Let's Pizza angers 'Slow Food' Italians

Italian designers have unveiled the Let’s Pizza vending machine that makes a pizza from scratch and bakes it ready to eat with a touch of a button in 2.5 minutes, all for around $6 US. While it looks like a vending machine for coffee, the device uses infrared rays and mechanized processes to make the dough, spread the tomato sauce and toppings and bake the pizza. Four varieties include cheese and tomato, bacon, ham and fresh vegetables. Kids like the exhibition cooking feature, as you can watch the machine preparing the pizza through a window. To see a video of the Let’s Pizza in action, click here.

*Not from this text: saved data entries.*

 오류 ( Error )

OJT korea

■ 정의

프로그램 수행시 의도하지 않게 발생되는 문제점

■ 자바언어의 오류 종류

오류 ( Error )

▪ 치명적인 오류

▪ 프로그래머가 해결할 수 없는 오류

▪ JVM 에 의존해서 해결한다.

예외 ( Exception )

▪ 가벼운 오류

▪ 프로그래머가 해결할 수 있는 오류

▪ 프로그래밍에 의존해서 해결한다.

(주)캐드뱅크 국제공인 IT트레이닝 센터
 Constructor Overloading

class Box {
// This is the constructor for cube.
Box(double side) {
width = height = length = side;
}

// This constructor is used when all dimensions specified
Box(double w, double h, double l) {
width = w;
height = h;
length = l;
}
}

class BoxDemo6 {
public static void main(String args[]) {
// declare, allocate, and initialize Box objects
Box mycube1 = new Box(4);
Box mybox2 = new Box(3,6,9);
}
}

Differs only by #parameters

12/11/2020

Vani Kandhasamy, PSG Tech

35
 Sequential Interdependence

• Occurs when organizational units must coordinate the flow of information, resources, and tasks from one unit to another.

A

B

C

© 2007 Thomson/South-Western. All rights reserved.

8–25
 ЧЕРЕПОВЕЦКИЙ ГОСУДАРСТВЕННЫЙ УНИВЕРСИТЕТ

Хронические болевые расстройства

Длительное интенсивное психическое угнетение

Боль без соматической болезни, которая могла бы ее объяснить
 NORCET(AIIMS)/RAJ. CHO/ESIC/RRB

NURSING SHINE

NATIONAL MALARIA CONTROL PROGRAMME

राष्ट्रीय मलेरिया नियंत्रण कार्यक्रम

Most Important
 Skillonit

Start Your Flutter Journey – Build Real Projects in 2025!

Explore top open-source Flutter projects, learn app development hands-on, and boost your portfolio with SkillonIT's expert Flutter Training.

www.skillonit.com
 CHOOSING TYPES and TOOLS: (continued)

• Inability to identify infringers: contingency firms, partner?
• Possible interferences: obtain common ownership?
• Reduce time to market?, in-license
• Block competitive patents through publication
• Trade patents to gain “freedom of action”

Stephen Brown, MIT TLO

Pizza makers in Italy reportedly are up in arms over the machine they say demeans the national food. Italy is the epicenter of what is known as the Slow Food movement that touts traditional cooking methods and long, slow meals in response to today’s fast food culture. Purists say the Italian pizza -- invented in the 18th century in the southern city of Naples -- cannot be rushed. The dough must be mixed and left for 12 hours, the ingredients kept fresh, and the oven pre-heated to around 300 degrees. “This machine is a toy,” said Pino Morelli of the Association of Italian Pizzerias. “Perhaps it will find a niche overseas, but Italians are born with pizza: their mothers feed it to them as babies. They understand it.” One chef commented, “We should scrap this pizza machine and replace it with the old jukebox. At least it had some charm.”